:: Task statement ::
Starting at the line containing "How far from" and continuing through the end of the records, render each line as one string in a JSON list, leaving out blank lines.

:: Information given ::
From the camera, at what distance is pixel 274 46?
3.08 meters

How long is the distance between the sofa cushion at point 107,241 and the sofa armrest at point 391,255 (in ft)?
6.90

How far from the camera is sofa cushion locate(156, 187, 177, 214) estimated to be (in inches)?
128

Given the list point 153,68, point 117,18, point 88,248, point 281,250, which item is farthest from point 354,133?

:: Exercise result ::
[
  "How far from the camera is sofa cushion locate(156, 187, 177, 214) estimated to be (in inches)?",
  "128",
  "Given the list point 153,68, point 117,18, point 88,248, point 281,250, which item is farthest from point 354,133?"
]